Exercise instructions:
- A) Reproduce the passage on clinical trial quality word for word, starting with "Quality is an" and going on through "diseases and illnesses.".
- B) Answer these questions from the passage on clinical trial quality:
(i) Which declaration lays down the ethical principles that trials follow?
(ii) How are the standards of trials primarily measured?
(iii) With globalization and limited inspection resources, what must authorities restrict?
- C) Extend the passage on clinical trial quality, picking up after its final sentence.

Quoted passage:
______________________________
Quality is an essential element of clinical trials and quality data is recognized and appreciated by both sponsors and regulators. Clinical trials are largely conducted to collect the data required for academia, industry, and regulators to make decisions about the safety and efficacy of certain preventive medicines and the medicines used to treat various diseases and illnesses.
Trials are conducted in accordance with the ethical principles laid down in the Declaration of Helsinki, primarily protecting rights, safety and well-being of the trial subjects. The stakeholders of clinical trials such as trial sponsors, clinical investigators, institutional review boards (IRBs), and monitors are expected to adhere the protocol and comply with regulatory requirements and standards given in various clinical trial guidelines, such as International Conference on Harmonization—Good Clinical Practice (ICH GCP). In the recent past, clinical trials have crossed the boundaries; evident by the increased number of trials conducted outside the traditional Western Europe and North American region. These mammoth numbers have increased concerns among regulators and the public, leading to debate on how well these trials are being conducted from ethical and scientific standards?1 Standards of trials are primarily measured through routine audits or regulatory inspections. Regulatory bodies across the globe are trying their best to inspect trials. However, globalization of clinical research coupled with limited inspection resources have left everyone high and dry; and hence, these authorities have no option but to limit inspections and restrict the sample of sites and studies to be inspected. Learning from the errors observed in past inspections can be a tool to improve quality of current trials.
______________________________
Supplied information:
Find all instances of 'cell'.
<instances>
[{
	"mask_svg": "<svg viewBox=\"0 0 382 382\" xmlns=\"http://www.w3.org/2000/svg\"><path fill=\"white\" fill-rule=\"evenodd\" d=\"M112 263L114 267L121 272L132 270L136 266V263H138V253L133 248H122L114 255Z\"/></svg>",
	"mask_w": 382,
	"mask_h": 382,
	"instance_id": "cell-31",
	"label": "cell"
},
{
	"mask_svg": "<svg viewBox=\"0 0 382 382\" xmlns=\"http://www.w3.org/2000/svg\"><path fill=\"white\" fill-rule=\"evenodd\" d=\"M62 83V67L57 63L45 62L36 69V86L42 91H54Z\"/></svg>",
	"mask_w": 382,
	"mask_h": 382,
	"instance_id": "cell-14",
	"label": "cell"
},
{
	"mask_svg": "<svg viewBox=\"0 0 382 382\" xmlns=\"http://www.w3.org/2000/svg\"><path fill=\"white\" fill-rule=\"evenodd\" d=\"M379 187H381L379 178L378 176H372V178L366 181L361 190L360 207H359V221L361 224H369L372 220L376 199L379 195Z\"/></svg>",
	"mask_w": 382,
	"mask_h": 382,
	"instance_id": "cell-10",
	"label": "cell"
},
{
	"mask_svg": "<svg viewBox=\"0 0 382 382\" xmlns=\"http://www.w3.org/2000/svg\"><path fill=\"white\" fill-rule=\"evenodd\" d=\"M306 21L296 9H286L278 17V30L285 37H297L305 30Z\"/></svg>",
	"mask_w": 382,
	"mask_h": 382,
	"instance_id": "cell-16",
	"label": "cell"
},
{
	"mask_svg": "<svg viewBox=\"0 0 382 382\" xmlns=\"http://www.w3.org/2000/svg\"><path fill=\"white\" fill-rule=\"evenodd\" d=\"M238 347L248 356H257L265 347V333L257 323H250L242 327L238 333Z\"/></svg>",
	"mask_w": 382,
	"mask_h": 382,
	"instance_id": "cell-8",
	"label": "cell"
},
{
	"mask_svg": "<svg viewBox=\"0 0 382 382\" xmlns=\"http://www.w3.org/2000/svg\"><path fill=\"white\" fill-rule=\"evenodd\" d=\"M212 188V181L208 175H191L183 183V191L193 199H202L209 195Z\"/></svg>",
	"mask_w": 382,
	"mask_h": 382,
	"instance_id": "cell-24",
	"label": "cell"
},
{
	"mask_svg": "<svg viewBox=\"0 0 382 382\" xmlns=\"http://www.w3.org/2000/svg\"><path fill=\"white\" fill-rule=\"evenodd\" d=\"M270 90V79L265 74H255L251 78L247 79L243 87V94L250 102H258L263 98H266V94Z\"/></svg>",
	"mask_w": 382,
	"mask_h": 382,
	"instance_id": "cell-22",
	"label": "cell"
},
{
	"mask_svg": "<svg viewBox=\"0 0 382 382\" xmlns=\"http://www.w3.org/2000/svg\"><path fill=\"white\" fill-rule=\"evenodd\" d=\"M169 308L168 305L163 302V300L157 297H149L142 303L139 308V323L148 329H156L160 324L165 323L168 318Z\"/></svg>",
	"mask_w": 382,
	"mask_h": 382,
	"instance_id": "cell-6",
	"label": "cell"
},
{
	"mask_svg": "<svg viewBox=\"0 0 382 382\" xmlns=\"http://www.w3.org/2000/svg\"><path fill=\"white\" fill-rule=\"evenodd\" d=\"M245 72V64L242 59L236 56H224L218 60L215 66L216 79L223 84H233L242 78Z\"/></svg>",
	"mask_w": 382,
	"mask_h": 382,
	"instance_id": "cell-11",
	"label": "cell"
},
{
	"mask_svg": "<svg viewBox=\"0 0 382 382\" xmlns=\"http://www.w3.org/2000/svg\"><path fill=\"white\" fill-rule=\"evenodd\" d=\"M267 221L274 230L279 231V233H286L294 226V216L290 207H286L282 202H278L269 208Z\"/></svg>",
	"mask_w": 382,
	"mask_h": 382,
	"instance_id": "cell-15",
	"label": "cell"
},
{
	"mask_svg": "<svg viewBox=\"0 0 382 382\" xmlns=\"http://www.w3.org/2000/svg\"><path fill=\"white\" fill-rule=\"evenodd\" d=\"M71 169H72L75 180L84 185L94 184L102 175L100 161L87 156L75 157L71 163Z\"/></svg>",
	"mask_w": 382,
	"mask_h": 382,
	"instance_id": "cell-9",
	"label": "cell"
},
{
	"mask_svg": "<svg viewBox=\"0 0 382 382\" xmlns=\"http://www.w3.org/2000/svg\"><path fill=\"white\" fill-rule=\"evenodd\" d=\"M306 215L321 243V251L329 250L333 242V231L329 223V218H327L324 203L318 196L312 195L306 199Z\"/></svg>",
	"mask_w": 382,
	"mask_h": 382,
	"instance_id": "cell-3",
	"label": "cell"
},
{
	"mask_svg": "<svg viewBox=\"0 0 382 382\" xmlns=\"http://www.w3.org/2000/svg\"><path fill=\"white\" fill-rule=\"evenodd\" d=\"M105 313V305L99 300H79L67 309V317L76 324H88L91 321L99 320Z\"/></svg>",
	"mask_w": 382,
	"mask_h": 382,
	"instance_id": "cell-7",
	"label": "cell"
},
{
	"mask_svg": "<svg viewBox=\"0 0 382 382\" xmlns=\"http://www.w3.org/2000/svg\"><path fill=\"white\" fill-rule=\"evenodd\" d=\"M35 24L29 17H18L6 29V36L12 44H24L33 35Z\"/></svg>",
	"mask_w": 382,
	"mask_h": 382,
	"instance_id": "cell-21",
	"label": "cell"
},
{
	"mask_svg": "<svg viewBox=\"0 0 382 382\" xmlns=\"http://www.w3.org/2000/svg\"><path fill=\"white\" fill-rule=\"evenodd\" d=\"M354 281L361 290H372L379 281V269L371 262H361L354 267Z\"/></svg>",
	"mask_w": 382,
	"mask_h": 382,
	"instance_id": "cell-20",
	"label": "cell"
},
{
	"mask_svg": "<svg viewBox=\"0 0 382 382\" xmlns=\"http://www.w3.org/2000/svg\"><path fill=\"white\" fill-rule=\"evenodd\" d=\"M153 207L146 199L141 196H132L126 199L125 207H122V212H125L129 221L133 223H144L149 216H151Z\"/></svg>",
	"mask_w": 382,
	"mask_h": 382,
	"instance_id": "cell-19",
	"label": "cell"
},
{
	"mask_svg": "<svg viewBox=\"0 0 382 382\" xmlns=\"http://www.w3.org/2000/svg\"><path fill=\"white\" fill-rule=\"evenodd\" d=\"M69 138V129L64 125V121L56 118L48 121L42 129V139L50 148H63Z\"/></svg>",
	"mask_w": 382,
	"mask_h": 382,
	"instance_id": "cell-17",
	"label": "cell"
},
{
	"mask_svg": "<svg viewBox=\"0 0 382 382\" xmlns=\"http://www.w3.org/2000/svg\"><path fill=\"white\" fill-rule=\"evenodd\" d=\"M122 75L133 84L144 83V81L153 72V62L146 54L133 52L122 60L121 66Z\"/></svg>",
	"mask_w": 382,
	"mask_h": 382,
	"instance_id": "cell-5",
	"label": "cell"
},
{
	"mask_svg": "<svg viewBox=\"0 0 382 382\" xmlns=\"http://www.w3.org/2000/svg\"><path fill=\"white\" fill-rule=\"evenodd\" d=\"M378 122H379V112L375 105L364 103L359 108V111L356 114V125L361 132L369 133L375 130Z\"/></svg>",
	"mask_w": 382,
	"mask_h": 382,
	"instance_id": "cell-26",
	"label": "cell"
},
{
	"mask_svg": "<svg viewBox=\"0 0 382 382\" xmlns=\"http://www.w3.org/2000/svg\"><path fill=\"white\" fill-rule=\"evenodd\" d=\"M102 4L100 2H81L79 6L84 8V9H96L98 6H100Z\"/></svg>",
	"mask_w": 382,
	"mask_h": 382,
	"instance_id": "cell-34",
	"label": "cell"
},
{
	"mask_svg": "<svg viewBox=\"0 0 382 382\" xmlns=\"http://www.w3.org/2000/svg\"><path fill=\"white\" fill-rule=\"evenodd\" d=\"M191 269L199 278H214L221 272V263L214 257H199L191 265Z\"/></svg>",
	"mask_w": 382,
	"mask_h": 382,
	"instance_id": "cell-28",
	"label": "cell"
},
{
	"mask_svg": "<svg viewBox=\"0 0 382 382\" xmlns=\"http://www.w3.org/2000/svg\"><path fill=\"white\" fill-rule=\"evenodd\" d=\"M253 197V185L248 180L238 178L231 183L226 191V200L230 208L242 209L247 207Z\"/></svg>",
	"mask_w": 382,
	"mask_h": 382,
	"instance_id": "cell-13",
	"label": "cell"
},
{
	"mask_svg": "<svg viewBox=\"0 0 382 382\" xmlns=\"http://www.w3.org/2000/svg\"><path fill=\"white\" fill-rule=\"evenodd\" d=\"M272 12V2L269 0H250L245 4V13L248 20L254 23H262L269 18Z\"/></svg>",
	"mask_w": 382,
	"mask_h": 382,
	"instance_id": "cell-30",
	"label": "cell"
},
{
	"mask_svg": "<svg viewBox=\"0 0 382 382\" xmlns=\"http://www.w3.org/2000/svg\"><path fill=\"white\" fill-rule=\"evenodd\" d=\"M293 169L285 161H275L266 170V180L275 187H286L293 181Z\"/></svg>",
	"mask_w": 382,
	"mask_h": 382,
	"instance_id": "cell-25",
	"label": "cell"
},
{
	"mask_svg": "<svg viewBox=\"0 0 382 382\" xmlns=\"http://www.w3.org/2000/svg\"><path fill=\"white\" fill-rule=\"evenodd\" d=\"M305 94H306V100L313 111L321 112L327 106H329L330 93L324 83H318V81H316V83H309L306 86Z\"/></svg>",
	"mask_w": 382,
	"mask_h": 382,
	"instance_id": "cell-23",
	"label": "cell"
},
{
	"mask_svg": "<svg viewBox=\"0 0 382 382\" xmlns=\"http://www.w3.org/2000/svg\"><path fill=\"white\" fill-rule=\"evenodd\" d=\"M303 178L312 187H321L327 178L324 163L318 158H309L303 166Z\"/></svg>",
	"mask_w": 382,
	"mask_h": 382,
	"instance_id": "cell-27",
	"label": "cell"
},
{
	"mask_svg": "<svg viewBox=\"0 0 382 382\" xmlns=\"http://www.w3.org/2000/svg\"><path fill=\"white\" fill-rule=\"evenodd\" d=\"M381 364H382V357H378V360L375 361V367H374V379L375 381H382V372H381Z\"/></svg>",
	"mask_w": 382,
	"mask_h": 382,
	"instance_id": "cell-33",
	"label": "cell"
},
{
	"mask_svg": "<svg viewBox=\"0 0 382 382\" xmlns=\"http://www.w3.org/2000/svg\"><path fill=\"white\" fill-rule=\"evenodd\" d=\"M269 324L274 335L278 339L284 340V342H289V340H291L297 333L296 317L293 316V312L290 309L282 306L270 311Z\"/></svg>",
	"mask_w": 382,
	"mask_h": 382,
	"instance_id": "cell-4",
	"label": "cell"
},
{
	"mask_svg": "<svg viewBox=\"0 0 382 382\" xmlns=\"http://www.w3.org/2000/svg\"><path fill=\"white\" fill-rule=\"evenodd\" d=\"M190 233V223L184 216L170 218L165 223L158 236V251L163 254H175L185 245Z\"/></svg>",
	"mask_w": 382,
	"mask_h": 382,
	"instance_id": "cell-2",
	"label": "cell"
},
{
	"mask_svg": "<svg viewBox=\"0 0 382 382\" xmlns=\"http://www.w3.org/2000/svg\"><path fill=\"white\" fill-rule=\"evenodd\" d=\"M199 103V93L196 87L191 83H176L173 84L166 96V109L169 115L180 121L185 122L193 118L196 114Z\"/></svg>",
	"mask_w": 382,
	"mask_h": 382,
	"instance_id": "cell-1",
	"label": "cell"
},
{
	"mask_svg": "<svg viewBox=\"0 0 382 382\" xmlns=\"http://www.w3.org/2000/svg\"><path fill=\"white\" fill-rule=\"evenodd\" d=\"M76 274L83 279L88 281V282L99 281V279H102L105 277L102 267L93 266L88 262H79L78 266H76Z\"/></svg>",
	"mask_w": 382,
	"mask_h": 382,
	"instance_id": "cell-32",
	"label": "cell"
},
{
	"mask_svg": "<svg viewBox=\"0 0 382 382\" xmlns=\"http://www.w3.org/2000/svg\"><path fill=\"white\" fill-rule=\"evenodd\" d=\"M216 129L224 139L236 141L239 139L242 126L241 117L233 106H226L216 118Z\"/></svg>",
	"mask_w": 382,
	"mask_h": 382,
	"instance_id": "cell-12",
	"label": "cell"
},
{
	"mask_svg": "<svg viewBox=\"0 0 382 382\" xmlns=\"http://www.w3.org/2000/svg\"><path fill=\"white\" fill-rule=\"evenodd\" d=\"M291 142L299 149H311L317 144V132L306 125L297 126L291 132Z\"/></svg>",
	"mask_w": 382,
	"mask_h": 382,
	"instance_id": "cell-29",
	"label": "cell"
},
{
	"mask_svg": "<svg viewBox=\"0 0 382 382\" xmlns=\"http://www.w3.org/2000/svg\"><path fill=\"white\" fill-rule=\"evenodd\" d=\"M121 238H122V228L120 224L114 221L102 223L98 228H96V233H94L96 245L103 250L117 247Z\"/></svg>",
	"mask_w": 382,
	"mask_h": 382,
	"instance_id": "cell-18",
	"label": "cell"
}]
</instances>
______________________________
Answers given:
- A)
Quality is an essential element of clinical trials and quality data is recognized and appreciated by both sponsors and regulators. Clinical trials are largely conducted to collect the data required for academia, industry, and regulators to make decisions about the safety and efficacy of certain preventive medicines and the medicines used to treat various diseases and illnesses.

- B)
(i) The Declaration of Helsinki.
(ii) Through routine audits or regulatory inspections.
(iii) The sample of sites and studies to be inspected.

- C)
In the United States under bioresearch monitoring programs, FDA inspectors are conducting inspections since 1977; whereas European Medicines Agency started conducting GCP inspections in 2006. In a non-traditional region, like India, the Drugs Controller General of India has indicated a proposed plan for inspections of clinical research centers across the county on short notice.
Inspectors often examine trials with an aim to evaluate compliance of conduct with protocol and regulations/guidelines. Inspectors principally review the data submitted along with application to the regulators and check the data generated during the trial. Therefore, documentation holds a critical link in assessing trial quality. Poor and inadequate documentations fail to assure quality of data and conduct of trials; leading to serious inspection findings.
When the inspections are conducted by FDA inspectors they categorized serious findings as an "objectionable findings," which are reported through warning letters (WL).3 Warning letters are mainly the post–inspectional correspondence between FDA and stakeholders. WLs are specifically issued whenever there are regulatory violations that are repeated and/or involve submission of false information to FDA. Analysis of findings reported in warning letters provide commonly observed mistakes or errors. Hence, this study was designed to collect all WLs posted on the FDA's website for conduct of clinical trials, tabulating the findings, and analyzing them to quantify for their repetitive occurrence. So that the analysis of the repetitive findings can then be used to draft appropriate training modules on various topics for the concerned stakeholders.
In this study, WLs were accessed and downloaded from the FDA website3 for trials carried out and inspected during the period from 1996 through 2010. The findings of WLs were entered in a spreadsheet and summarized by the stakeholders of clinical trials, such as clinical investigators (CI); clinical trial sponsors; institutional review board (IRB); clinical trial sponsor acting as a clinical investigators; monitors; and clinical research organizations (CRO). Very interesting fact, worth reporting is that there was only one WL issued to a CRO during the period of the last 15 years; hence, the findings reported in WL for CRO are included in the findings reported for the monitors. The segregated data was categorized using relevant 21 Code of Federal Regulation Parts (21 CFR)4 and their respective sub parts and sub sections. Following sections associated with clinical research were considered for categorizing findings reported in WLs:
The data was summarized to present frequency of WLs by: stakeholders, parts, subparts, sections, and subsections of 21 CFR.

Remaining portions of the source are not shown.